• **Short task**
Write the next part of the passage on hunting and wildlife protection in Italy, starting right after its last sentence.

• **Text extract**

There is a Catholic tradition in much of southern Europe that has long assigned humankind dominion over the earth and, sadly, this is still taken literally and birds are regarded as flying targets by many. I am afraid I have no time for the “but we have no right to interfere” approach. I could never subscribe to this (or any other) anthropocentric philosophy. Time is running out and it is a far greater crime not to interfere and to stand back and let stupidity and selfishness have free reign. There are wider, more important issues concerning the survival of nature…those birds are passing through and numbers decrease annually.
Did you know that, in Italy, you can legitimately oppose the entrance of strangers to your home and property except when they wear their hunting garb and come onto your land to kill the wildlife? If your land is fenced to a height of 1.40m all around that should stop them…in theory. True, there are laws and there are the sensible hunters (such as friends we know) who despair of the reckless antics of others who want ‘freedom’ to hunt whatever and whenever they like. Those either willing to or capable of working towards sustainability are in a small minority and the macho element in the rest is considerable. There is a police force, the Corpo Forestale who try to control and a special unit of the Carabinieri to deal with ecological crime of all sorts. However, their numbers are small and, in general, there is far too great a sympathy between local police and the hunters. After all, a regular supply of wild boar goes down well as an ‘inducement’ to turn a blind eye.

• **Listing**
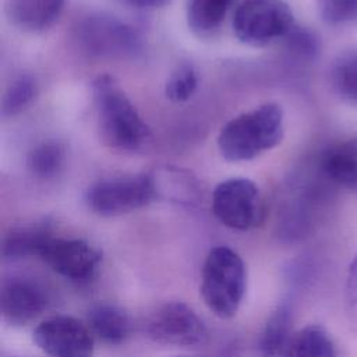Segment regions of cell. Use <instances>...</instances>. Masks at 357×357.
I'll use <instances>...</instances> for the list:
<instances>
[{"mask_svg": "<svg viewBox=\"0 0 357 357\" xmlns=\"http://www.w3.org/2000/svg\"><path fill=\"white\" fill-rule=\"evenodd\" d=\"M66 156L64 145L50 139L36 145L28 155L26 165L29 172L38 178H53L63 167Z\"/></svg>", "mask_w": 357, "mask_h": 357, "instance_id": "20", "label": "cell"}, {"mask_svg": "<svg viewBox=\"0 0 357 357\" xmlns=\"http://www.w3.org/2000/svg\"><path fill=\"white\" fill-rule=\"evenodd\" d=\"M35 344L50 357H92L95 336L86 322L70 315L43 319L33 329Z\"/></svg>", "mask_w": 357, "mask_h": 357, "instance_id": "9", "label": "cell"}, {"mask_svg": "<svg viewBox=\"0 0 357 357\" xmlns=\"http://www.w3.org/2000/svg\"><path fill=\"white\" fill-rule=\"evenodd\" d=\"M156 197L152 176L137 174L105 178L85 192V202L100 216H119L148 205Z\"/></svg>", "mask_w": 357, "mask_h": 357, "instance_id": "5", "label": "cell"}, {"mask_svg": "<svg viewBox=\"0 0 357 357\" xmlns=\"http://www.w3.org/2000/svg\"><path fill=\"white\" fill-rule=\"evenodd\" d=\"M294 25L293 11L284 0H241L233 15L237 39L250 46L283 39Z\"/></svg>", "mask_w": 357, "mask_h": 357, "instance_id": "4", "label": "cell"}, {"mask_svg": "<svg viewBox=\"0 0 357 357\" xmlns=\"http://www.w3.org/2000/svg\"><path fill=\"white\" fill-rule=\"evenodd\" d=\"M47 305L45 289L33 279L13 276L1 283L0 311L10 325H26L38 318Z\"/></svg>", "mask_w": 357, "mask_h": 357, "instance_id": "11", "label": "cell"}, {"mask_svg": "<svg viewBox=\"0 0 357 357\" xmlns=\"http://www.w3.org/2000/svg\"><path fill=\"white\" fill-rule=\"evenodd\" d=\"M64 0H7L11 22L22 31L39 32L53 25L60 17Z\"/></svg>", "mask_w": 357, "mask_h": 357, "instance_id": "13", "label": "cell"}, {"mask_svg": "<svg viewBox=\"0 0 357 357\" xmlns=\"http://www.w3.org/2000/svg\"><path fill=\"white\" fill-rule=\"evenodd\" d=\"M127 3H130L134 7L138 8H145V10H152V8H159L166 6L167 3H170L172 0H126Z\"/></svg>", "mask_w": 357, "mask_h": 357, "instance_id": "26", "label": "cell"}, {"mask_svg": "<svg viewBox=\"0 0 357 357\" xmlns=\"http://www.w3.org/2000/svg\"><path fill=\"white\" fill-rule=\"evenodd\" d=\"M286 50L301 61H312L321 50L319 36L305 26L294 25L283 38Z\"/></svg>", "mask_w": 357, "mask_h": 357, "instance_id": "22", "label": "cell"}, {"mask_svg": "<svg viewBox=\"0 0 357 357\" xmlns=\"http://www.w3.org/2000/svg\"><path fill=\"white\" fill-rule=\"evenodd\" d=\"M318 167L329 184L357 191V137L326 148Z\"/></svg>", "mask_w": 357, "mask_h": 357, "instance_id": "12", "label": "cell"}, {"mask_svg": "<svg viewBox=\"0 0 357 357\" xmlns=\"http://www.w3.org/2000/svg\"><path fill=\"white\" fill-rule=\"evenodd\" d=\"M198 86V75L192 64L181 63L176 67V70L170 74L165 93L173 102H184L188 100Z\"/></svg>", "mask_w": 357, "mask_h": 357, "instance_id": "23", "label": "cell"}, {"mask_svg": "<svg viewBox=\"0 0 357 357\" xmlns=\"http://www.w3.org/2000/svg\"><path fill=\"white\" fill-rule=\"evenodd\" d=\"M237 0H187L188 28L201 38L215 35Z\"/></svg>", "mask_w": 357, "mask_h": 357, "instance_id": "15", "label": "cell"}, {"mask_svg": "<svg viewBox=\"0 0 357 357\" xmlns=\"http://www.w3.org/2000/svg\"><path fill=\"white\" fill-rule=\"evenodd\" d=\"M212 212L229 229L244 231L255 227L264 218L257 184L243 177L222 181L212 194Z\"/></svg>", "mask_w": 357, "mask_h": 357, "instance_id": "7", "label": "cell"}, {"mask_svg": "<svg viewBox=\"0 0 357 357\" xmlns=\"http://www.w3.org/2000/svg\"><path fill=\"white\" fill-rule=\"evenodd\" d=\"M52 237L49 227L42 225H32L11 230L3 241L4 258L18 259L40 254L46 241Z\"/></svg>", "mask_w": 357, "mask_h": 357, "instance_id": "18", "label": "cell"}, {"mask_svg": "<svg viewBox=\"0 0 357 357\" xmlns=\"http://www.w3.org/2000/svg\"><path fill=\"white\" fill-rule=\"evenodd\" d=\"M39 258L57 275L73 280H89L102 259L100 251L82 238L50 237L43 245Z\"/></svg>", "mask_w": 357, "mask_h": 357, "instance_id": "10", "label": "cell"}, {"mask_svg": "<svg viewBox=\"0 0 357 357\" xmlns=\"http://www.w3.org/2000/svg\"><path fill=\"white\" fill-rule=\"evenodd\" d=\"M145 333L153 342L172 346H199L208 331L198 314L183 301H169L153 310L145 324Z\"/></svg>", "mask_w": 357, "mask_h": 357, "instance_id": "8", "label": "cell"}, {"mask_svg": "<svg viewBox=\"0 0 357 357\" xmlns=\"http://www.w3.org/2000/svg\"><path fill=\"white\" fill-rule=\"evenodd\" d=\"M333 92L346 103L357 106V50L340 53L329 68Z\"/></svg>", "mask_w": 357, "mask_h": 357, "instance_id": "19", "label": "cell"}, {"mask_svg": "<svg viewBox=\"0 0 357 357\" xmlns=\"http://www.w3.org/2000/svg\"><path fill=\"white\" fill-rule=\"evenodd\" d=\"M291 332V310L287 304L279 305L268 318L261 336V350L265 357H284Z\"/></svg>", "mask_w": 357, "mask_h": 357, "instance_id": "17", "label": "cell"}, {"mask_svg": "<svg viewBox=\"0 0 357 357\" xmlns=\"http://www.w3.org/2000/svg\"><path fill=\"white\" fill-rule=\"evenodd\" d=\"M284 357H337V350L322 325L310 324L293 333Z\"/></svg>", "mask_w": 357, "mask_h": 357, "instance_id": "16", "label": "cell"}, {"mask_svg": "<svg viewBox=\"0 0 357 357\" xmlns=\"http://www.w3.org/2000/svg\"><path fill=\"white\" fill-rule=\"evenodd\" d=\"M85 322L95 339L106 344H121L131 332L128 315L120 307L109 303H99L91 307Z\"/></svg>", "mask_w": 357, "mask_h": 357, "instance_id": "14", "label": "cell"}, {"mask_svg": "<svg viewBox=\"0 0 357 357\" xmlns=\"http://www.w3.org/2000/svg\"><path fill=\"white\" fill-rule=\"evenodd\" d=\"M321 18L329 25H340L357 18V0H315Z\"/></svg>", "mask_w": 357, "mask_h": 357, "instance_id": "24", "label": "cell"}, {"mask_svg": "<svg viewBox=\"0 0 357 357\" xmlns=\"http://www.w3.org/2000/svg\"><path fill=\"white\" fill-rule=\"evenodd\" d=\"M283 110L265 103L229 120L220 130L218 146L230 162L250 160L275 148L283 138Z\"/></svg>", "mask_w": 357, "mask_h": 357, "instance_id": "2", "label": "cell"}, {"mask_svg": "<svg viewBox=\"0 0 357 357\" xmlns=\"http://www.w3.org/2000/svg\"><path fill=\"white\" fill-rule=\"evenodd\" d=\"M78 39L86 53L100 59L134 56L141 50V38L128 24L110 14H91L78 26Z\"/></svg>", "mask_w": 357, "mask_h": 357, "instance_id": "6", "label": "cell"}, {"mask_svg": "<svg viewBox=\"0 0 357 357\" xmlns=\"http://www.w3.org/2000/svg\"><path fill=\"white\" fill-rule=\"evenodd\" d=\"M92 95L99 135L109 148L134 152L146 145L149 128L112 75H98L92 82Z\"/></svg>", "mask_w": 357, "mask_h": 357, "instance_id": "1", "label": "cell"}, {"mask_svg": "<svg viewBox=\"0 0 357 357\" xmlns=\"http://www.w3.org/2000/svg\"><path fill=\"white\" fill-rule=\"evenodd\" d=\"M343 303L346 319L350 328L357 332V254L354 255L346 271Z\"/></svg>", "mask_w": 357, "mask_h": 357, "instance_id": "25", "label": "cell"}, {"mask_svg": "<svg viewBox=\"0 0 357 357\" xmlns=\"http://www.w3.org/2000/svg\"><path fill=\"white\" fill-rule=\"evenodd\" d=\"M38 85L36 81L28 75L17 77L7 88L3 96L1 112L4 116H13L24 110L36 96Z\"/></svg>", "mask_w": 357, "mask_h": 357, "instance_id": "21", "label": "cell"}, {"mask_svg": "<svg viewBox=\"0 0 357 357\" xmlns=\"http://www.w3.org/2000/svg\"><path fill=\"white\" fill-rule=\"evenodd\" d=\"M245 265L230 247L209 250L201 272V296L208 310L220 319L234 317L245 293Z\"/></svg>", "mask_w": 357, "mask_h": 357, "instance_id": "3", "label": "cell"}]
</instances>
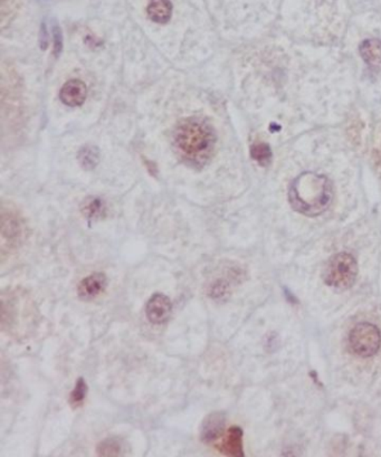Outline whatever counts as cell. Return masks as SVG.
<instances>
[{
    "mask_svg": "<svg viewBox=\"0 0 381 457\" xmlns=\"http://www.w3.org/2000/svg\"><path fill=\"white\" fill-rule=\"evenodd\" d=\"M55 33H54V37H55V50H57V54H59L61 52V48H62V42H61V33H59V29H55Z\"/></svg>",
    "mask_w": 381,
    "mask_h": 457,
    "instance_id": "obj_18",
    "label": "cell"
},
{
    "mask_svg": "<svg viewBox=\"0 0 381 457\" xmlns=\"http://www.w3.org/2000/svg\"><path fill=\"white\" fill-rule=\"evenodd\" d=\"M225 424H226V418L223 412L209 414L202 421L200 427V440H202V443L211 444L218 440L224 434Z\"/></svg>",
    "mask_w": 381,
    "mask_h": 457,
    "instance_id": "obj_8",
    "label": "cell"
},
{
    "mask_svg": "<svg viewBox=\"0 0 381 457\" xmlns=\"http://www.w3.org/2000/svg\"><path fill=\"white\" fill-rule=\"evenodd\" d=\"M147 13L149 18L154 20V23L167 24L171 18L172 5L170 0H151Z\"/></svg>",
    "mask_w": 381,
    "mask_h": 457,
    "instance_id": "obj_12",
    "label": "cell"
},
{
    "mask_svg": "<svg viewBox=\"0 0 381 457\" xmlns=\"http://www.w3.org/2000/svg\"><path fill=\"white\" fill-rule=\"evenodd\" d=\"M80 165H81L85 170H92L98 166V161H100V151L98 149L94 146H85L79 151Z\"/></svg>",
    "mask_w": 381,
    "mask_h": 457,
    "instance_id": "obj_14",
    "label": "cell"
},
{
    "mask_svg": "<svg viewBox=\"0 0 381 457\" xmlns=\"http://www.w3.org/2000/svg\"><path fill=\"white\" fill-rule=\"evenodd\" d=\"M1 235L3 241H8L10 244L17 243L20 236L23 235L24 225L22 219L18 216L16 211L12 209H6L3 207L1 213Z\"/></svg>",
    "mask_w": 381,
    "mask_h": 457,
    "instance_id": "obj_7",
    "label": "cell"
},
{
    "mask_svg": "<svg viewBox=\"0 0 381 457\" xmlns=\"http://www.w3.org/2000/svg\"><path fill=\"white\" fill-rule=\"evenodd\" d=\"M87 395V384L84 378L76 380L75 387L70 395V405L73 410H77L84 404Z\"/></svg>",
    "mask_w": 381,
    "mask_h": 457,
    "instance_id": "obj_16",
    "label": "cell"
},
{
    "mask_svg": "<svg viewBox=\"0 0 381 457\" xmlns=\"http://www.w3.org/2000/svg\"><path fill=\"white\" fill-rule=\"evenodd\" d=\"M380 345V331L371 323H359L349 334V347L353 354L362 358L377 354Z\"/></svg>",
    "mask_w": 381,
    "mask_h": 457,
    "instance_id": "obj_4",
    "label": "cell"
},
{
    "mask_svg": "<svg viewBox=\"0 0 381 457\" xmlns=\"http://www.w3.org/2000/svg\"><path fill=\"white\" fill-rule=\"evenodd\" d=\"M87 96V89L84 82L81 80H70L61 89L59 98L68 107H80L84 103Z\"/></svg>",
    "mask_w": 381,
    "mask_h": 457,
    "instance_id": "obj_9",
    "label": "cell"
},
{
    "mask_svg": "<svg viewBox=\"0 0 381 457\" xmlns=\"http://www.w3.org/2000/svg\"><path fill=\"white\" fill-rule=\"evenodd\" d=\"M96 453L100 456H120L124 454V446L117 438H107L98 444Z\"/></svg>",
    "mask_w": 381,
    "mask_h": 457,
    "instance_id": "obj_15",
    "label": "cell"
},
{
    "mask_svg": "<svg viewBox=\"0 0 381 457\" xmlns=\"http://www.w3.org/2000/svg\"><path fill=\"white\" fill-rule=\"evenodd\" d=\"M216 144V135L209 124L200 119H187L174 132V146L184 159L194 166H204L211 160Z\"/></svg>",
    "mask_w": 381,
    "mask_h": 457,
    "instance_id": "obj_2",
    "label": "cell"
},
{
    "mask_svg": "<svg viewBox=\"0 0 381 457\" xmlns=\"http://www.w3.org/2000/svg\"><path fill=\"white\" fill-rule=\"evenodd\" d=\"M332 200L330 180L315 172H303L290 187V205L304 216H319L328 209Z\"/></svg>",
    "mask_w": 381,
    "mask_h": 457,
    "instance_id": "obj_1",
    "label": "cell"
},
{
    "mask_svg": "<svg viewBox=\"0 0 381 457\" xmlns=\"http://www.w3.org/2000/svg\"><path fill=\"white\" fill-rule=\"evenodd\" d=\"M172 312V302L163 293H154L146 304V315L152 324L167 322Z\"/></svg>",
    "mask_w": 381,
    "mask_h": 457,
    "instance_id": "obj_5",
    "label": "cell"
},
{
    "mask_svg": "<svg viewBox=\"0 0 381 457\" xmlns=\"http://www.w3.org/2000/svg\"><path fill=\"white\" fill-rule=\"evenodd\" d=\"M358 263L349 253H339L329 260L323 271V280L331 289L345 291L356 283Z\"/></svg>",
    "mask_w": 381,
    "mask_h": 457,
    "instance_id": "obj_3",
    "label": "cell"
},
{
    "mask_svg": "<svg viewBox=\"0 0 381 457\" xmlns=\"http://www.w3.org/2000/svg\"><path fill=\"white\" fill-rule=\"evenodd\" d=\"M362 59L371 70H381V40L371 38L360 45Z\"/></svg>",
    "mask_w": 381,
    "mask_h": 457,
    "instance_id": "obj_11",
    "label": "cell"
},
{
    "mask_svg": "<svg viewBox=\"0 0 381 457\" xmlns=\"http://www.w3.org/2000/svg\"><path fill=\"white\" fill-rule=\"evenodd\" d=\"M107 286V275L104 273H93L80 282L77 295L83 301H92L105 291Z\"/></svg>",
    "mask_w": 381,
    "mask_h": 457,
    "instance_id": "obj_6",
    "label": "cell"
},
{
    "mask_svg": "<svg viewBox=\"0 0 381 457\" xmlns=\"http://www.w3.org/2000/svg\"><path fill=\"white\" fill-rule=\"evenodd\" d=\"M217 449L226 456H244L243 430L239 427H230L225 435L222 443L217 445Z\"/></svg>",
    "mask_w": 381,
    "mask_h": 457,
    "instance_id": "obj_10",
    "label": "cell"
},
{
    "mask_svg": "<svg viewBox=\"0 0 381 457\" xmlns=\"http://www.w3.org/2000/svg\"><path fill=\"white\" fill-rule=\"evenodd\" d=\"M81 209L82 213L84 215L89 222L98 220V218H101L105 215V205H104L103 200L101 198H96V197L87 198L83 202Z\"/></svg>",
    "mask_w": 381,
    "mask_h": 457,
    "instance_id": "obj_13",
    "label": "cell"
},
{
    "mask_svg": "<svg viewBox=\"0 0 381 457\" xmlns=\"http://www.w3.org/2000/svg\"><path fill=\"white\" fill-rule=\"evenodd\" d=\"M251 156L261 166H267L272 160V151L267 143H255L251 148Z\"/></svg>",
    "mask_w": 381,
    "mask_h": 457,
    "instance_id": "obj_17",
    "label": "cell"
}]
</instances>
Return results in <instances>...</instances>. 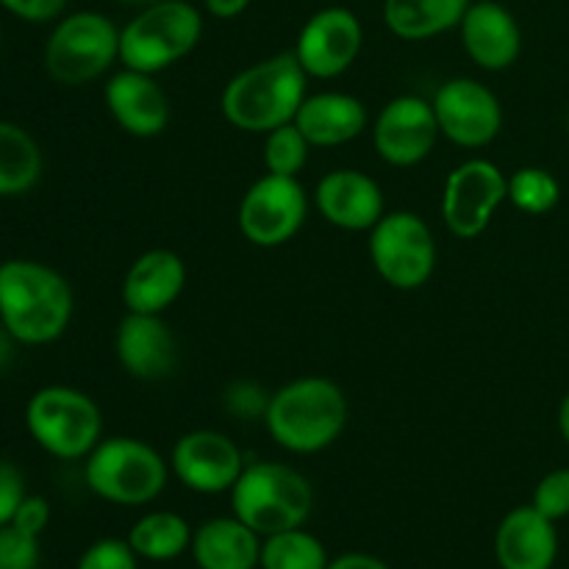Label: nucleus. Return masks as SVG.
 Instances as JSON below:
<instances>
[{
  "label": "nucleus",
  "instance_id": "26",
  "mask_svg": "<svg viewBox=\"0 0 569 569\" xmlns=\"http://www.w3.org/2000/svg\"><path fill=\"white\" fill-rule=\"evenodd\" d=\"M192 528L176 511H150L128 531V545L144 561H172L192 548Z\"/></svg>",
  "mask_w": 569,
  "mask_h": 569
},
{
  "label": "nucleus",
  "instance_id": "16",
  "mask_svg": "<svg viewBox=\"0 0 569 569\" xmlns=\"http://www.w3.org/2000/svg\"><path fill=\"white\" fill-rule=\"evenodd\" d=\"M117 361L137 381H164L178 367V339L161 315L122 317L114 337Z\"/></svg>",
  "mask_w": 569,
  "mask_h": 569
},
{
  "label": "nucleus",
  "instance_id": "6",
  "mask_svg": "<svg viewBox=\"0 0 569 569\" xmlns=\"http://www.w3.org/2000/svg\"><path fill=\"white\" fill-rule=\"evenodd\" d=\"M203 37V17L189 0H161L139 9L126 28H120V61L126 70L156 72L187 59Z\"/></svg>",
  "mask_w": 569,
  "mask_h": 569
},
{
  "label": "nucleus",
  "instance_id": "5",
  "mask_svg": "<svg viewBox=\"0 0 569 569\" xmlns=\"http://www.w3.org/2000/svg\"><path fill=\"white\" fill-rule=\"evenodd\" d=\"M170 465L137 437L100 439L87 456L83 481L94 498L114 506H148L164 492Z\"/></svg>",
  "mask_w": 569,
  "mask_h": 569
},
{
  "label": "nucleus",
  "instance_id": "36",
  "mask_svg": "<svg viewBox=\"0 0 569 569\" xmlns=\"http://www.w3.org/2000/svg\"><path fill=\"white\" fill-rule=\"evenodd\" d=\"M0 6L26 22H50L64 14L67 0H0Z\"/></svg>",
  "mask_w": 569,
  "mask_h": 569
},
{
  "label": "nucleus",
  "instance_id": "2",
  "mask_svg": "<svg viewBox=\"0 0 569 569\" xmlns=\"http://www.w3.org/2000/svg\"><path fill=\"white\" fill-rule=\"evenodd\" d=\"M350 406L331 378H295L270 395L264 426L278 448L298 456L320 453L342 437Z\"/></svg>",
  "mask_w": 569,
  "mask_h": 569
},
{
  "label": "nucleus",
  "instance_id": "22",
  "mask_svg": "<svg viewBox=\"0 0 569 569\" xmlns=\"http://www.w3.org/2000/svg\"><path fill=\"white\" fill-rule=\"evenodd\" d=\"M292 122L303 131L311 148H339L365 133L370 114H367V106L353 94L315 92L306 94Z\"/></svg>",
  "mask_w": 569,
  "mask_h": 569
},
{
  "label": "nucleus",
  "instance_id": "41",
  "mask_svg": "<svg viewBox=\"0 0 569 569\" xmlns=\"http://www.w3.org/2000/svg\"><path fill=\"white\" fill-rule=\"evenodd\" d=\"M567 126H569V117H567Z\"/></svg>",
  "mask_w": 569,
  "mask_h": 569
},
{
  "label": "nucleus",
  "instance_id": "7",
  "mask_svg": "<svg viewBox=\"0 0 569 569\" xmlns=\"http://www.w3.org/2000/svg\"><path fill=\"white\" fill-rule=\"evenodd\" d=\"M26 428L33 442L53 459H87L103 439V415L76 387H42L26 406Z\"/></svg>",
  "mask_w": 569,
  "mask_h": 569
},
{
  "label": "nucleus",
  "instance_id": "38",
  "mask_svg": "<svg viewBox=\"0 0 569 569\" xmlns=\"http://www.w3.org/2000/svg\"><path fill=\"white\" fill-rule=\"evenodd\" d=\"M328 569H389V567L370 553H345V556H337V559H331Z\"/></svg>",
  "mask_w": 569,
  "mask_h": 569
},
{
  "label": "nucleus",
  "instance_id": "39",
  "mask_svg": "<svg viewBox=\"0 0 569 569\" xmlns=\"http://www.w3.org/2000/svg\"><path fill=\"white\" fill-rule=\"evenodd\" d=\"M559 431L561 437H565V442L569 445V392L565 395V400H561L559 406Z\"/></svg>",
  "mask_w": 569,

• **Reply**
I was surprised to find a deep, residual fear among many people in Italy concerning the legendary retributive tendencies of hunters who, when castigated, return to shoot pets and domestic animals. Friends warned me to ‘be careful’ but I have always taken the view that lifting stones to let light in on a problem is the best defence. Hide and one merely plays their skulking game. Thus far, using a camera with a long lens and making sure I am seen, has proved effective for most hunters are breaking some rule somewhere…This is Italy and in 2008 there were 71 human deaths associated with hunting and numerous serious injuries, to say nothing of large numbers of dead domestic animals to add to a wild toll that runs into hundreds of millions of birds and animals annually.On any accounting system this is not sustainable.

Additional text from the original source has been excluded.